One of the hardest symptoms of depression to manage is the overwhelming fatigue. Everything seems to require so much effort, which you just can’t access. It feels like you’re moving through mud. It might take longer to complete projects at work or chores at home. Getting off the couch or out of bed may feel impossible.
The key is to have your depression properly treated. And with treatment, you’ll start to feel better and gain more energy. But there are things you can do on your own, in addition to working with a therapist and/or taking medication.
In a previous post, we listed five tips for overcoming the fatigue of depression. Here are five more.
1. Do something small.
Clinical psychologist Margaret Wehrenberg, PsyD, stressed the importance of not lying around. Because you’re tired, this feels like a natural thing to do. But it only fuels your depression.
Instead, do something small that’ll boost your energy every day, she said. “Moving your body helps you move away from negative thinking.” Think of these gestures as “tiny triggers in the right direction.” This might be taking the dishes from the living room into the kitchen, she said.
When you get home, don’t sit on the couch. Instead, put on your gym shoes, and get your mail or take the dog for a five-minute walk, she said. Exercise is “one of the best antidepressants that exists,” said Wehrenberg, author of the book The 10 Best-Ever Depression Management Techniques. That’s why physical activities are so important.
2. Have a buddy.
Ask others to support you or accompany you in performing different tasks. For instance, if you can’t motivate yourself to take a walk, ask a friend to come over as you get dressed and lace up your sneakers, said Shoshana Bennett, PhD, a clinical psychologist and author of the book Children of the Depressed.
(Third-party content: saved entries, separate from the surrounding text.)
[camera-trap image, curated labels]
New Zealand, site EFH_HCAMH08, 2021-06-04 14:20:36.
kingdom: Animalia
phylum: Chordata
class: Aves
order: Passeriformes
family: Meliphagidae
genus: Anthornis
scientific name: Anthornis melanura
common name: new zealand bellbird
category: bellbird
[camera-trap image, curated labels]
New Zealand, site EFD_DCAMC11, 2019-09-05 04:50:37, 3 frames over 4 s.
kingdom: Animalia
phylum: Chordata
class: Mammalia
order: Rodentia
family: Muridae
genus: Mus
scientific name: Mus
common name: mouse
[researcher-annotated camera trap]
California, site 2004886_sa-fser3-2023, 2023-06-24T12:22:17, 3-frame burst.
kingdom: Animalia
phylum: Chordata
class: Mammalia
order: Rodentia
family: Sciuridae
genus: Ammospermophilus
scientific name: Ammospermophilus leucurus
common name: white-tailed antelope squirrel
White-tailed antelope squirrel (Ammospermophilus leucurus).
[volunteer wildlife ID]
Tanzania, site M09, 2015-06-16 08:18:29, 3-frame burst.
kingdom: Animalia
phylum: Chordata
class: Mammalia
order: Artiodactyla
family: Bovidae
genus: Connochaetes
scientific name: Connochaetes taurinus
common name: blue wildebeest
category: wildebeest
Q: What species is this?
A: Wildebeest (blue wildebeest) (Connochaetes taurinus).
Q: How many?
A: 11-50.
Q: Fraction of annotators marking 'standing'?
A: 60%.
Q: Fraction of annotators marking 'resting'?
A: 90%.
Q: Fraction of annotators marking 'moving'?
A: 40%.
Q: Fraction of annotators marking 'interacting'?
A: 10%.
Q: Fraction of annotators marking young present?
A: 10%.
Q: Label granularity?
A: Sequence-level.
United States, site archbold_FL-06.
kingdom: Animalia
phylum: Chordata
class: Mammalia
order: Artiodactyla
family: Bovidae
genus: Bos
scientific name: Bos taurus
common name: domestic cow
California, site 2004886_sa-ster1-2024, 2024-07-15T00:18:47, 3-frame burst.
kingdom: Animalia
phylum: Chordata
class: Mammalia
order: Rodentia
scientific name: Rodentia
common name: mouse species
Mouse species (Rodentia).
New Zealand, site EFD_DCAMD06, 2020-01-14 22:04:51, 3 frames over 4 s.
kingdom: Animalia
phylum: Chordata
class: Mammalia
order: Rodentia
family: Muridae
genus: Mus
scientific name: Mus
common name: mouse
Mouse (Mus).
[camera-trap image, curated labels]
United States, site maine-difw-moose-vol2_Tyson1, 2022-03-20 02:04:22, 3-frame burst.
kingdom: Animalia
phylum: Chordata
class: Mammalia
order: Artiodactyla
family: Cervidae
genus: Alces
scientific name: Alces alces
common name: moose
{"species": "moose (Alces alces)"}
Ask them to call you at the same time during the day and discuss what you’ve done for yourself, she said. “They can be on the phone with you as you go out the door.”
3. Have a reasonable to-do list.
Create a daily list of three to four feasible things you can accomplish, Bennett said. Make sure that one task is for you, she said.
Your list will depend on the severity of your depression (and anxiety, which often goes hand in hand). “At the end of the day, you want to feel like you’ve been productive and checked things off your list.” Doing so also creates structure, Bennett said.
4. Switch between tasks and rewards.
For instance, students with depression often like to play games on their computer or phone. Wehrenberg suggests they use this as a reward for doing other tasks, such as homework. She asks them how many minutes they can devote to their assignments. It might be 10 to 15 minutes.
Then they agree to spend that time working. Afterward, they reward themselves with 15 minutes of game-playing. And they keep switching between the two activities.
This technique helps you get things done and boosts your sense of accomplishment. What task do you need to do? What is a reward for you?
5. Brighten your environment, literally and figuratively.
Bennett suggested opening up the curtains and turning on more lights. She suggested surrounding yourself with people who aren’t critical, skipping the news (at least for now) and choosing uplifting things.
As mentioned in the other piece, try to be gentle and patient with yourself. You’re dealing with a complex and challenging illness that batters your mind and body.
Depression drains you, creating overwhelming exhaustion. But with proper treatment, self-compassion and small steps, you will get better and return to yourself.